____ EXERCISE PASSAGE

It all sounds good Crikey, and to your lovely sister I was just going to mention Cotton Traders, plus there are also adverts in the Caravan Club magazine (we caravanners are all old fogies into things like cords and thermal lined elasticated-waist trousers) and also in the Guardian. Not sure how you get access to those, presumably online. But places like Millets are also good (have they quite gone bust just yet?), and even George at Asda if you have a local store.
I wonder if giving him his own plastic lidded tub in the bathroom or wherever to put any possibly soiled or wet clothes would be better for him than having to put them in with the family washing?
Make sure there is lots of loo paper in the loo, spare rolls, and maybe one in his bedroom, and a roll of kitchen paper downstairs in case "it" happens there. It doesn't sound to me that it will, but if he feels reassured that there is the equipment there, it will feel good to him.
Back to your mum, though. Eh dear. Poor lady. My dad had no dementia, he had stomach cancer. He couldn't eat. His eating tract was full of "Bleughy" stuff, most unpleasant, and mum simply couldn't understand it. She was never the brightest of the bunch of bananas, but his cancer was beyond her comprehension. She didn't appreciate that he might be sick after chemo, or nodding off in the afternoon, or a bit confused cos he was so tired. She was on at him all the time. EAT THIS. WHY CAN'T YOU EAT IT, IT'S ONLY SCRAMBLED EGG. YOU AREN'T TRYING. DRINK YOUR TEA. DRINK IT UP COS I NEED TO WASH THE CUP. It was her routine to provide a cup of tea, and ten minutes later wash the cup. She couldn't cope with dad taking 20 minutes or longer. IT WILL BE COLD, YOU CAN'T DRINK IT COLD she would shout, until he was sick and fed up of her. Bless her, it was just her way. She didn't understand. So maybe that's how it is for your mum. My mum didn't disown my dad in the way that yours has, but she wasn't as gutsy, but she certainly complained about him to me - he won't do this, he won't do that, and when I told her it was because he COULDN'T do it, she genuinely did not understand. It was beyond her comprehension that a person couldn't enjoy a cup of tea. My dad only drank the tea cos he knew he would be dehydrated if he didn't. And he was intelligent enough to ask for a glass of water. Well, mum didn't do glasses of water, so it was more tea.

________

* _WHAT THE TASK REQUIRES_
Carry on the forum reply about the writer's mother and the father's stomach cancer, picking up after its final sentence.

____ DATASET CONTENT

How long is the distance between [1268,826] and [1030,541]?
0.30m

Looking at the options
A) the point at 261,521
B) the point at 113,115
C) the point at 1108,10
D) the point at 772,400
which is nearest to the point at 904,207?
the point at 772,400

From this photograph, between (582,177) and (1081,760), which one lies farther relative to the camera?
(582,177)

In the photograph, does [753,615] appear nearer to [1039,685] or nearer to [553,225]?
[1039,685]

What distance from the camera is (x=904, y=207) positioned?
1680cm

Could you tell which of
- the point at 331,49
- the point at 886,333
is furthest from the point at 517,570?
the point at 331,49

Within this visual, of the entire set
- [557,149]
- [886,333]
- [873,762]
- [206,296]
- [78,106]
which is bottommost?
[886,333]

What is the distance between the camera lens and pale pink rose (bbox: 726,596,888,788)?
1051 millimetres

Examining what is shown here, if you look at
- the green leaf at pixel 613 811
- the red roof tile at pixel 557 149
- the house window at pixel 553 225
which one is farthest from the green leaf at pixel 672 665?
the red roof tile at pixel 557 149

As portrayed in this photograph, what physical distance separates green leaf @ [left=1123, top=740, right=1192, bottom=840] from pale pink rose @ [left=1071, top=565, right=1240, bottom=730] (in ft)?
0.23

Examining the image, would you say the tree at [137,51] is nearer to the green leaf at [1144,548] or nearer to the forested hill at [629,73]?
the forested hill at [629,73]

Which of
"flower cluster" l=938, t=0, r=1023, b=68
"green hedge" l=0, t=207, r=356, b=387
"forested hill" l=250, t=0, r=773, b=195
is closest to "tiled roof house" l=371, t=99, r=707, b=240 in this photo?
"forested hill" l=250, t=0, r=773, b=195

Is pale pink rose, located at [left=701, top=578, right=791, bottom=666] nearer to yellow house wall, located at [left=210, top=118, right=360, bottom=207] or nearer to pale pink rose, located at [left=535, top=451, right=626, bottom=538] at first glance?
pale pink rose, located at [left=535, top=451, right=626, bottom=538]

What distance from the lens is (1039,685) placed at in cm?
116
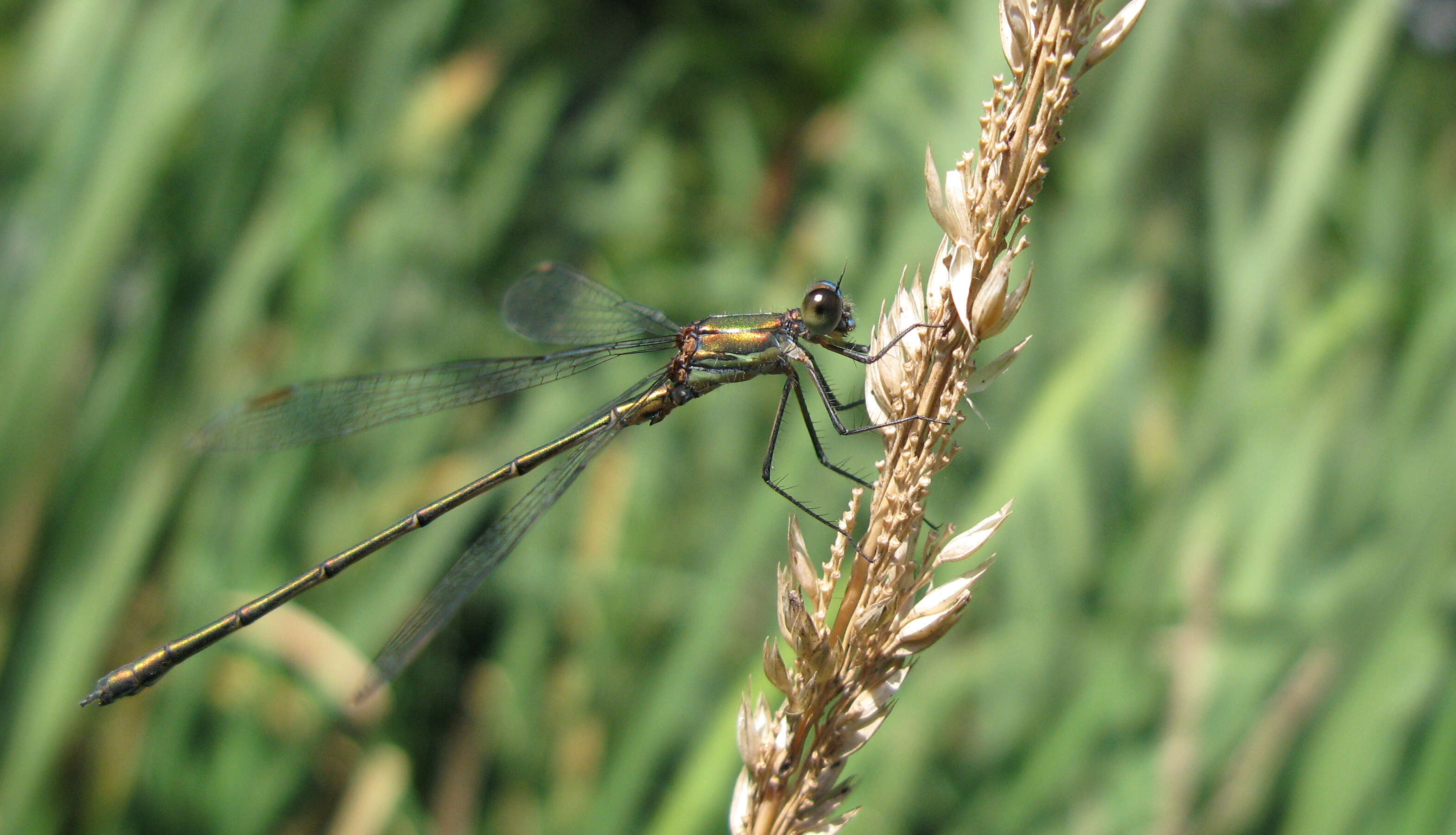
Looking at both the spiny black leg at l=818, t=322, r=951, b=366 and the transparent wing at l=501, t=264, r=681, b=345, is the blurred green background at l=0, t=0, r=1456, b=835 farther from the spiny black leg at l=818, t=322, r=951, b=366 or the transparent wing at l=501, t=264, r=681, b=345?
the transparent wing at l=501, t=264, r=681, b=345

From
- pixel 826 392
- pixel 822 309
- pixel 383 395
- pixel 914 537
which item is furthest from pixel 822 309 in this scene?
pixel 383 395

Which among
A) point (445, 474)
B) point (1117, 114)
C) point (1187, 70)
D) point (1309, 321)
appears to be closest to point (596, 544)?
point (445, 474)

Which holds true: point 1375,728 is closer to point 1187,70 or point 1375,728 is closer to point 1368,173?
point 1368,173

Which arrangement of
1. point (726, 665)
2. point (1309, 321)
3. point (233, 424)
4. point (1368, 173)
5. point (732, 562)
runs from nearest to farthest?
1. point (732, 562)
2. point (233, 424)
3. point (1309, 321)
4. point (726, 665)
5. point (1368, 173)

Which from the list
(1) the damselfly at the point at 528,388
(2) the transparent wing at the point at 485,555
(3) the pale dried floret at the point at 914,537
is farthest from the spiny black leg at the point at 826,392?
(3) the pale dried floret at the point at 914,537

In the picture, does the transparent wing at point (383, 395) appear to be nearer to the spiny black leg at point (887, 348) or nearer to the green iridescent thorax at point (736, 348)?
the green iridescent thorax at point (736, 348)

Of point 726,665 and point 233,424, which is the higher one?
point 233,424

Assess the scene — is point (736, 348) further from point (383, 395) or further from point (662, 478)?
point (662, 478)
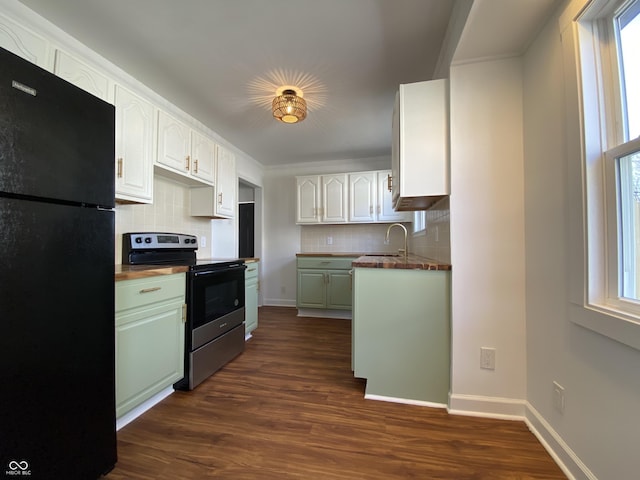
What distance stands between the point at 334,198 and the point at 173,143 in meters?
2.34

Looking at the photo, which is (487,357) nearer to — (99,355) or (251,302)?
(99,355)

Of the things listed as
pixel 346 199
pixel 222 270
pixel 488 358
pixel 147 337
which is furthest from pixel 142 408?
pixel 346 199

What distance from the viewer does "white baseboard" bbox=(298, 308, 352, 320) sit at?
3.91m

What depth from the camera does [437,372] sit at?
5.46ft

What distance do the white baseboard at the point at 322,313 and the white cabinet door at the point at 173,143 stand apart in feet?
8.37

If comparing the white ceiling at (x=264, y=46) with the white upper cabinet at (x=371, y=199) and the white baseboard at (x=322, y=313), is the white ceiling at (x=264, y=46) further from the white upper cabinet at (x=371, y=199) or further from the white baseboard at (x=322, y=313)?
the white baseboard at (x=322, y=313)

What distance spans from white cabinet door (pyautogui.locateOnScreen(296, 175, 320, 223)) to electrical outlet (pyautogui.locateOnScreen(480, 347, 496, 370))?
2.96 m

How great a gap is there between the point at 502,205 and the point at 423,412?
4.43ft

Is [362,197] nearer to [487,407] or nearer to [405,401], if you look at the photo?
[405,401]

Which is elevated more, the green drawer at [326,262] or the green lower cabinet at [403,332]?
the green drawer at [326,262]

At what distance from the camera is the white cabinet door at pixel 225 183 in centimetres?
296

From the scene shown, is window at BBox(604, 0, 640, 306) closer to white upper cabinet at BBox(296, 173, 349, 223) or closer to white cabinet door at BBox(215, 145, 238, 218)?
white cabinet door at BBox(215, 145, 238, 218)

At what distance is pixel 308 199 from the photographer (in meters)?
4.19

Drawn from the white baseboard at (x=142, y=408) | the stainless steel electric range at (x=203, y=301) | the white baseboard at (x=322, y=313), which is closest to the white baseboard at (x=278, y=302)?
the white baseboard at (x=322, y=313)
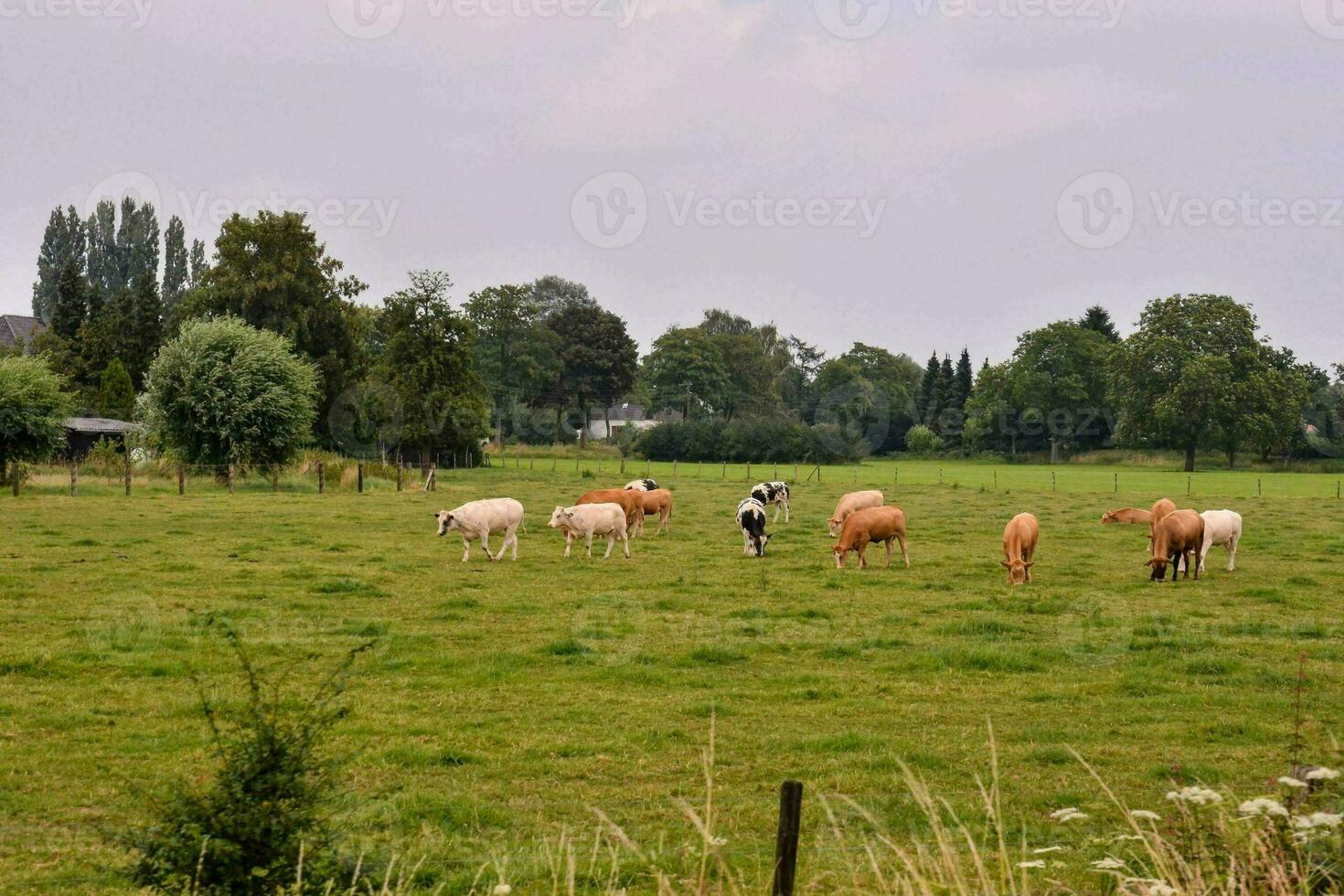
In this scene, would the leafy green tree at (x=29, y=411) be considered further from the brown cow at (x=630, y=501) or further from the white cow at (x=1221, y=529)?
the white cow at (x=1221, y=529)

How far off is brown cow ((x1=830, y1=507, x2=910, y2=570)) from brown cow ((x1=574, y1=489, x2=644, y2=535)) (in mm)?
6666

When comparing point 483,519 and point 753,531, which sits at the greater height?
point 483,519

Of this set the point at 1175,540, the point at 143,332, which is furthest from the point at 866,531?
the point at 143,332

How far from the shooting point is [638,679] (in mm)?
12211

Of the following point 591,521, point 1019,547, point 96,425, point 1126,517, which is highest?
point 96,425

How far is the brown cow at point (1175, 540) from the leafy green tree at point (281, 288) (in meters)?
43.9

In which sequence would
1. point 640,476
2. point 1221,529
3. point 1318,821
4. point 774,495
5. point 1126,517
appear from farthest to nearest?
point 640,476, point 774,495, point 1126,517, point 1221,529, point 1318,821

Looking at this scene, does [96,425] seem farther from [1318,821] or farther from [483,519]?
[1318,821]

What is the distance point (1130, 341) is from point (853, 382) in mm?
41491

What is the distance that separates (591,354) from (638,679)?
302 feet

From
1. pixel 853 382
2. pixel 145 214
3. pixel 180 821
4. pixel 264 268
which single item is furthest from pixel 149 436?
pixel 853 382

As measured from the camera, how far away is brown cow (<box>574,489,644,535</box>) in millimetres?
27625

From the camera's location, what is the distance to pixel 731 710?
35.9 ft

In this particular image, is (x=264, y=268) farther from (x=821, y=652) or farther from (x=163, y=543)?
(x=821, y=652)
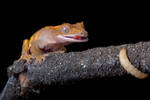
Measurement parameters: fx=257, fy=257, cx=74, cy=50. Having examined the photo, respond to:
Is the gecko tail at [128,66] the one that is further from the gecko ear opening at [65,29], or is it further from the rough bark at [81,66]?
the gecko ear opening at [65,29]

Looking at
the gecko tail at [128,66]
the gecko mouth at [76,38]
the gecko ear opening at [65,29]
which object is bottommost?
the gecko tail at [128,66]

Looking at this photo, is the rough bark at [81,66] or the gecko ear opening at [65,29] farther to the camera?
the gecko ear opening at [65,29]

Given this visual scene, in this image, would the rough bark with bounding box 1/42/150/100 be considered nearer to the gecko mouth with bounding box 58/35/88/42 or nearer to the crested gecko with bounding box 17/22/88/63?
the crested gecko with bounding box 17/22/88/63

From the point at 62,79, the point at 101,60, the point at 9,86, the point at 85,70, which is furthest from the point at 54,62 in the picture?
the point at 9,86

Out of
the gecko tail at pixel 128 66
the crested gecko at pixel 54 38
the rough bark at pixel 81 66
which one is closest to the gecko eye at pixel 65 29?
the crested gecko at pixel 54 38

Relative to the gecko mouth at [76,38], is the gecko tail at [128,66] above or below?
below

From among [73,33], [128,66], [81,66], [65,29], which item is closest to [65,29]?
[65,29]

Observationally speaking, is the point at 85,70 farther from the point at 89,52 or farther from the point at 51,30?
the point at 51,30
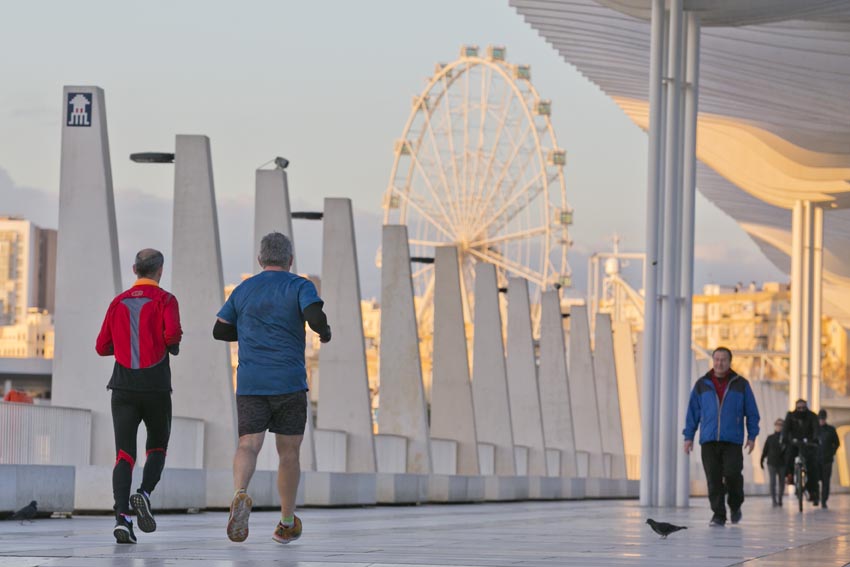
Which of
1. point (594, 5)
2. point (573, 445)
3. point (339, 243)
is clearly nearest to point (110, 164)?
point (339, 243)

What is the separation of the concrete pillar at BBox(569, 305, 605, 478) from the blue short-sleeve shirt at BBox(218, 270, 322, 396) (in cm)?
2917

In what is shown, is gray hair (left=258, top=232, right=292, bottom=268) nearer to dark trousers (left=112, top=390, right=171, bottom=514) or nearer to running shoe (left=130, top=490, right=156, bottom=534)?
dark trousers (left=112, top=390, right=171, bottom=514)

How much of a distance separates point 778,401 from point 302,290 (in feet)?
189

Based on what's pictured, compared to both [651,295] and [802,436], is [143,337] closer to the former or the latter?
[651,295]

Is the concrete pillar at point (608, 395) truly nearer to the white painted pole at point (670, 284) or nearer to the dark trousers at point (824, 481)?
the dark trousers at point (824, 481)

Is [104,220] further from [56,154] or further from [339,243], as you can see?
[339,243]

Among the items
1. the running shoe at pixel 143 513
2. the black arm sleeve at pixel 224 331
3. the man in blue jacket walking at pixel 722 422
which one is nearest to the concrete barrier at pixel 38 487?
the running shoe at pixel 143 513

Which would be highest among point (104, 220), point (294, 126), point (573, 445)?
point (294, 126)

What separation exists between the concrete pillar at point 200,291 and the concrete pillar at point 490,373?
12.0m

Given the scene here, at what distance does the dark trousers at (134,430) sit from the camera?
335 inches

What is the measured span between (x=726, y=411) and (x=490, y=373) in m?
16.0

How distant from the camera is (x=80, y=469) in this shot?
12.2 metres

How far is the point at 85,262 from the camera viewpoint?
1492cm

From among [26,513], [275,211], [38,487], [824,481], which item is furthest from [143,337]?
[824,481]
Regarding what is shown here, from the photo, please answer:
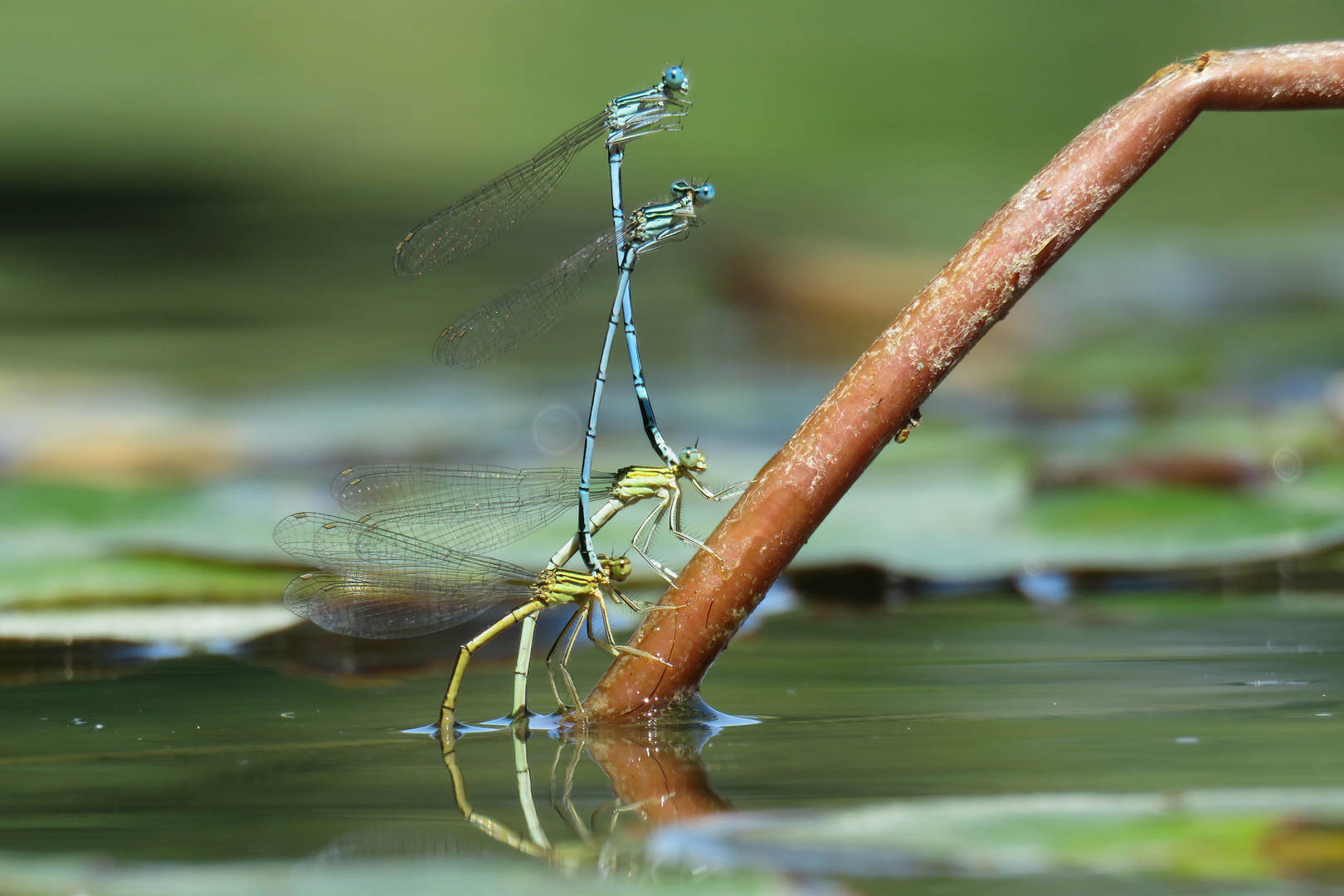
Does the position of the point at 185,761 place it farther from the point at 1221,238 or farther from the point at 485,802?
the point at 1221,238

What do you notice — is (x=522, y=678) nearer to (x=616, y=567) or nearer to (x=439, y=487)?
(x=616, y=567)

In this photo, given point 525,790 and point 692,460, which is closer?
point 525,790

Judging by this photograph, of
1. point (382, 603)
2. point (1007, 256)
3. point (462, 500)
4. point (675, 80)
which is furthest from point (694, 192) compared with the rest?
point (382, 603)

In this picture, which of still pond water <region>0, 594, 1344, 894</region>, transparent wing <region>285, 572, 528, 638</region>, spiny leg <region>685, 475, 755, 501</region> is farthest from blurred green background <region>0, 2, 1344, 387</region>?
spiny leg <region>685, 475, 755, 501</region>

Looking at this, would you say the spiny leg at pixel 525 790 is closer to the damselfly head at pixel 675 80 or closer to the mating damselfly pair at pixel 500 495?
the mating damselfly pair at pixel 500 495

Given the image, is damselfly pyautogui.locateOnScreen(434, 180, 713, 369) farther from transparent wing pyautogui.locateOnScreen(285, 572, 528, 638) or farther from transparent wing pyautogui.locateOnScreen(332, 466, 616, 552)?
transparent wing pyautogui.locateOnScreen(285, 572, 528, 638)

________

* _OUTPUT OF THE EXERCISE_
Mum got angrier and angrier with him, simply because she didn't understand. Fortunately dad recognised that and was able to cope with it, thought actually perhaps he didn't.
Anyway, it's not about me. You are doing a sterling job, and it sound like the right thing. If you can get care at home in place (where do you live? Nothing like that would be available near me), you are on a winner for the time being.